START Provided data

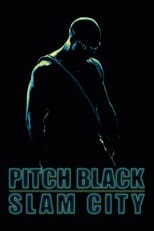 Poster de la película Pitch Black: Slam City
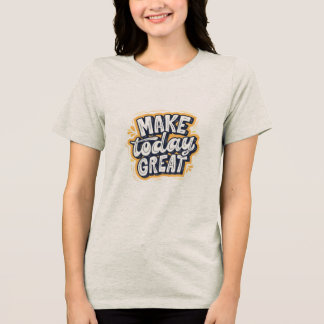 Camiseta Triblenda T shirt with half sleeves with Make Today Great 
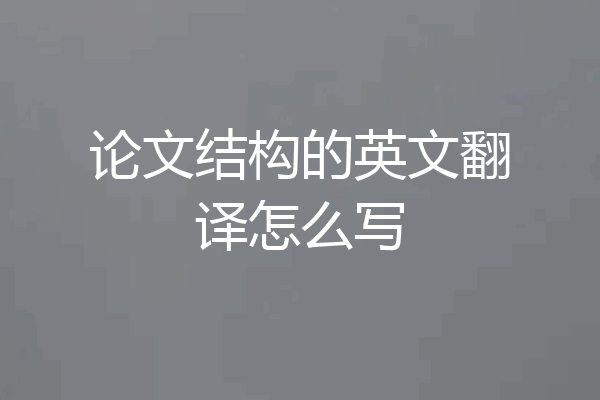 论文结构的英文翻译怎么写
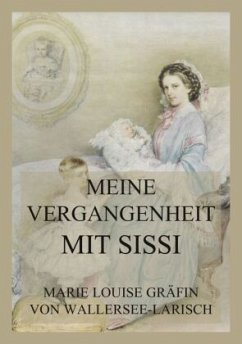 Meine Vergangenheit mit Sissi - Wallersee, Marie L. von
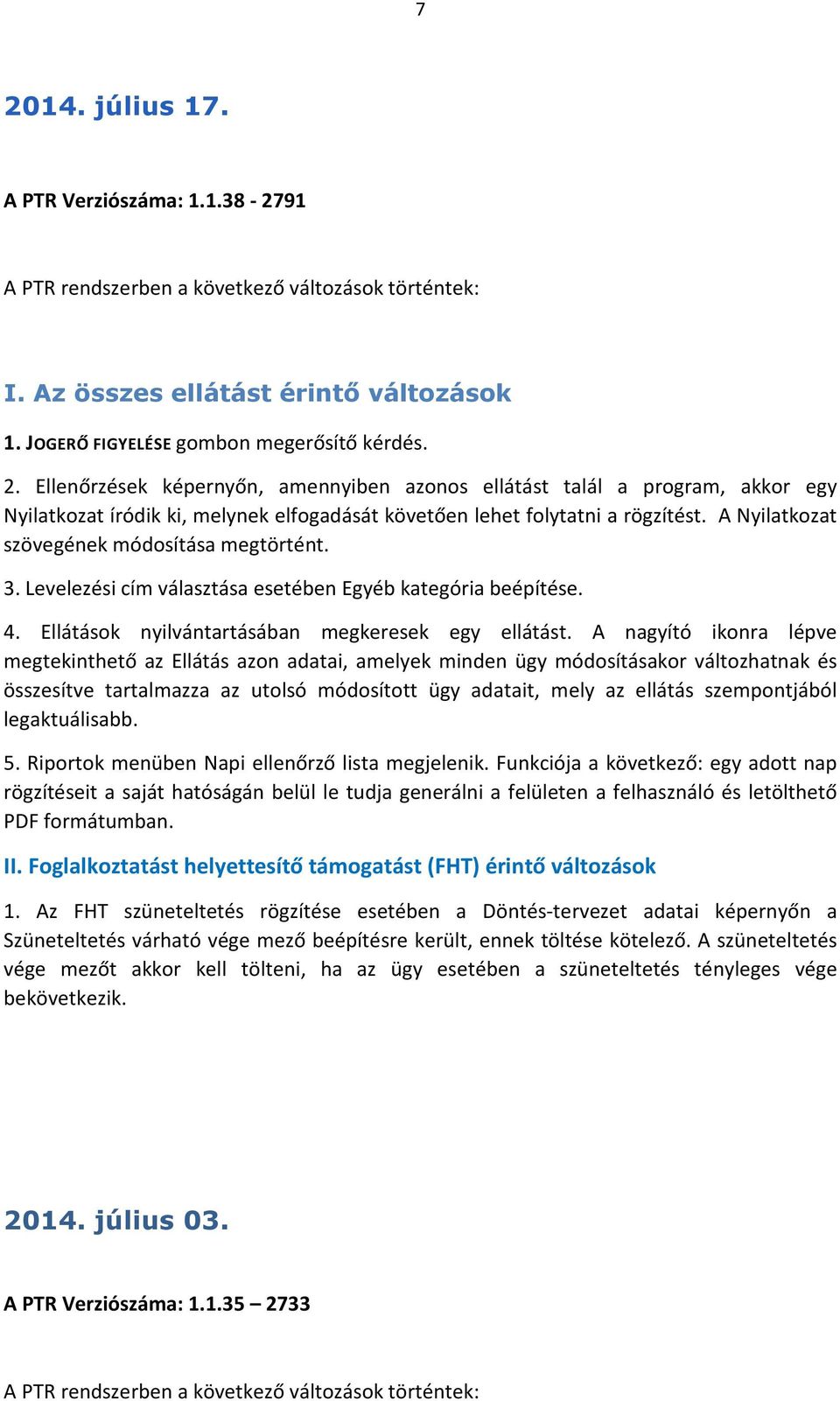 A nagyító ikonra lépve megtekinthető az Ellátás azon adatai, amelyek minden ügy módosításakor változhatnak és összesítve tartalmazza az utolsó módosított ügy adatait, mely az ellátás szempontjából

END Provided data

Copy exactly, please, every line from the one holding "Meine Vergangenheit mit" through the last line of the data, both ends included, and no pictures.

 Meine Vergangenheit mit Sissi - Wallersee, Marie L. von
 A nagyító ikonra lépve megtekinthető az Ellátás azon adatai, amelyek minden ügy módosításakor változhatnak és összesítve tartalmazza az utolsó módosított ügy adatait, mely az ellátás szempontjából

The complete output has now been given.